In school I was taught that Finnish is an old language that stems from somewhere deep in Russian territory. It is not Indo-European, meaning Finnish is less related to Swedish than Sanskrit to German. I was also taught that the languages can be trailed backwards in tribes, along migration routes across the Siberian taiga, all the way back to the Ural mountains. Basically, people linguistically related to Finnish, Estonian, and Hungarian are a smattering of fur-trapping and reindeer-hearding tribes between Finland and Mongolia. Sami, or the language of the reindeer-hearding Lapps in the Nordic countries, is on a separate branch even if it is geographically close to Finnish. It has heavy influences from its geographic neighbors but is according to linquists also close to Mongolian. langmap-1Today this model is challenged. Those who combine ancestry genetics with linguistics say that Finns have a mixed genetic heritage, Finnish came to Finland from Estonia, and as a language it is not really old at all: if you remove all influences of Baltic, Swedish, ancient Germanic, and ancient Russian languages, you are left with just a few words. Surely this is plausible because people adopt each others words when they spend time together.

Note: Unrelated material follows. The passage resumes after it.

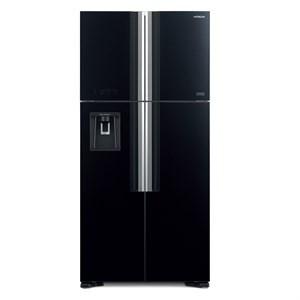 Tủ lạnh Hitachi Inverter 540 lít R-FW690PGV7X GBK Mới 2018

Which ever way is the truth, it is a curious and often forgotten fact that we EU citizens who feel we belong with Western Europe, Ikea, beer-lovers, and a Christian cultural heritage, actually have close family links with tribes living in very cold climes, either in wooden huts or in yurts, trapping fur animals or herding reindeer for a living. We share the same words and partially the same culture of singing our stories through poetic verse (check out the Finnish national epos, the Kalevala. It was a huge inspiration for J.R.R. Tolkien in his youth). The soul of our ancestry lies in a mythical connection with nature, where everything from bears to trees to rocks have souls, too. We forget this, even when we pick seven kinds of flowers to put under our pillow at midsummer night so we dream of our husband-to-be; or when we retreat to our summer cottages, choosing to enjoy our holidays without power or running water, living and breathing Nature.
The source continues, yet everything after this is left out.